Back in April, voters decided to tax themselves in order to equip the Anchorage Police Department (APD) with body cameras. Why? In the wake of George Floyd’s murder, the community recognized the importance for APD to be as transparent and accountable as possible. And body cameras provided a way for the public to understand how the city’s police officers did their jobs.
But 8 months into the project, we fear that body cameras won’t live up to their promise and will become another tool in the police department’s arsenal to collect information on residents, evade accountability, and obfuscate how APD polices the city.
First, we have to look at the department’s public input process. All along, Chief Ken McCoy has stressed the importance of building trust and being accountable and transparent with the public. We were glad that APD reached out to ACLU of Alaska to get feedback on its draft policy, and were happy to provide it. But we do not represent the entire community. On a whole, the way APD has collected input from the public makes it seem like the department did not want to put in the work to invite ordinary people into the process.
It’s hosted a single public listening session in the middle of summer, a week and a half after APD published a draft policy. Predictably, the session wasn’t well attended. And almost nobody showed up to the only other specific public comment opportunity, hosted by the Public Safety Advisory Commission on August 4.
These should have been signals that APD needed to do more, or adapt models that other police departments have used to truly connect with the community on similarly complex topics like aerial surveillance. Instead, the process has only gotten worse. The public hasn’t heard much about the policy over the last few months because the Municipal Attorney’s office said it needed to resolve privacy concerns. It’s unclear what that office’s role has been in shaping the new draft. It’s also unclear what other feedback APD has received from residents or groups, and how that feedback shaped the policy.
Then on October 6, Municipal Manager Amy Demboski — not McCoy or a deputy — introduced a significantly different policy at an Assembly committee meeting during the middle of the day, and indicated the public would have just 30 more days to provide input. Demboski may have the authority to speak for APD or the Municipal Attorney’s office. But up to this point, it’s been Chief McCoy’s show, and her actions make us question how tightly the Bronson Administration is controlling decision-making and information flow.
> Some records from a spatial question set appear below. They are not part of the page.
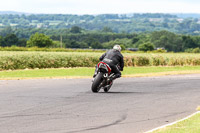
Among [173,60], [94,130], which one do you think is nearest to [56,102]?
[94,130]

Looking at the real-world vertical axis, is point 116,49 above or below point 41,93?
above

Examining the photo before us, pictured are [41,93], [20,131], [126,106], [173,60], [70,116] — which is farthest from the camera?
[173,60]

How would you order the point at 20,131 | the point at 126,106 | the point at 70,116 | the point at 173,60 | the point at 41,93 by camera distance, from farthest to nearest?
1. the point at 173,60
2. the point at 41,93
3. the point at 126,106
4. the point at 70,116
5. the point at 20,131

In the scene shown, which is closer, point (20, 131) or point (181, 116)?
point (20, 131)

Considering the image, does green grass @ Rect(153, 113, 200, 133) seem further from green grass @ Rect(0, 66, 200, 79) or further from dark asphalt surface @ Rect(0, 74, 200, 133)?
green grass @ Rect(0, 66, 200, 79)

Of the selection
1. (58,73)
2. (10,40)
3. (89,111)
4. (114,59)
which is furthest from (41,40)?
(89,111)

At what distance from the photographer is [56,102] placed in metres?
13.4

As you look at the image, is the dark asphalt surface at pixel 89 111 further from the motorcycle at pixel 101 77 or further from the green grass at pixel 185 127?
the green grass at pixel 185 127

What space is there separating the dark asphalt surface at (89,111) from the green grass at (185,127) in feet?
1.90

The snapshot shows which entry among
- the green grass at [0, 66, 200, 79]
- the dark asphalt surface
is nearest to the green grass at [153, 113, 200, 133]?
the dark asphalt surface

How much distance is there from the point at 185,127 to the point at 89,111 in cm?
328

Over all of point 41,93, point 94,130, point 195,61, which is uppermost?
point 94,130

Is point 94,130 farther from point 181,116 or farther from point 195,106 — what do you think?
point 195,106

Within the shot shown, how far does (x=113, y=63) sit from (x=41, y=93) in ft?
9.78
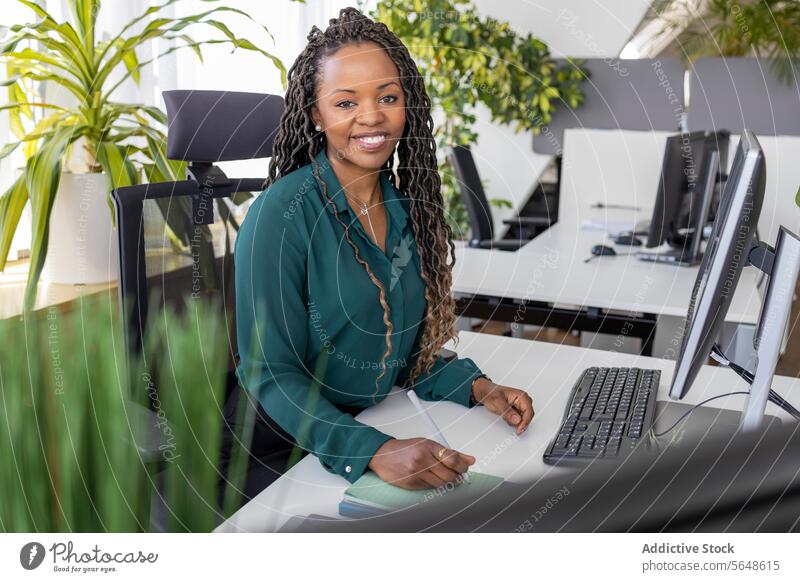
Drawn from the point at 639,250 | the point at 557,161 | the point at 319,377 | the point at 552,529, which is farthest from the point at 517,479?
the point at 557,161

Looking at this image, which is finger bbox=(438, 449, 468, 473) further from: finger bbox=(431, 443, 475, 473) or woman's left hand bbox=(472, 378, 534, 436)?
woman's left hand bbox=(472, 378, 534, 436)

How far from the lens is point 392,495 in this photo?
0.87 m

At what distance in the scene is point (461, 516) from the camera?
84 cm

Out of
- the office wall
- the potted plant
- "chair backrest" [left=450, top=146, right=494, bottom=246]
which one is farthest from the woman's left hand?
the office wall

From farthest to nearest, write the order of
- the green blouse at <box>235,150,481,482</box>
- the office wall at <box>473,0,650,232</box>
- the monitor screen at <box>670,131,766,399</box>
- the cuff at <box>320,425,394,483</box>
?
the office wall at <box>473,0,650,232</box>
the green blouse at <box>235,150,481,482</box>
the cuff at <box>320,425,394,483</box>
the monitor screen at <box>670,131,766,399</box>

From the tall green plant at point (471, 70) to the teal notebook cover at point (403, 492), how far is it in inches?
115

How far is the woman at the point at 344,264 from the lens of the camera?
105 cm

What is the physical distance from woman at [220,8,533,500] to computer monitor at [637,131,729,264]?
106 centimetres

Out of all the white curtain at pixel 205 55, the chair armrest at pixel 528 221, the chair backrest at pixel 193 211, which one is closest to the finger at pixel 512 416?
the chair backrest at pixel 193 211

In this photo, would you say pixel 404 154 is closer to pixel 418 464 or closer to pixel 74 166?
pixel 418 464

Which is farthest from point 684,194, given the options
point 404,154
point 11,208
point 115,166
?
point 11,208

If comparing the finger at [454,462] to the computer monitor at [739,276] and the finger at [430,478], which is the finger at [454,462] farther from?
→ the computer monitor at [739,276]

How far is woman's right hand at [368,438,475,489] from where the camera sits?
862 millimetres

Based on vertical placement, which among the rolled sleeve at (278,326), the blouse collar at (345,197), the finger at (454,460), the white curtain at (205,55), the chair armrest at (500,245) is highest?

To give a concrete example, McCoy indicated in August that he wanted the policy to include a provision that ensures public release of videos where a person is killed. We took his intent as a good sign. But it was dismaying to see the new policy draft did not include any language to this effect, without any kind of detailed explanation. Instead, we got the policy presented by Demboski, a person who has not been directly involved in the policy’s development or the legal issues at play.
Sometimes people complain about process because they don’t agree with the political or policy decisions being made. But in this case, the process was an opportunity to demonstrate to the community that APD will use body cameras to be transparent with the public and hold themselves accountable. And APD’s missteps on the public input process have been compounded by the apparent intervention of the Bronson Administration.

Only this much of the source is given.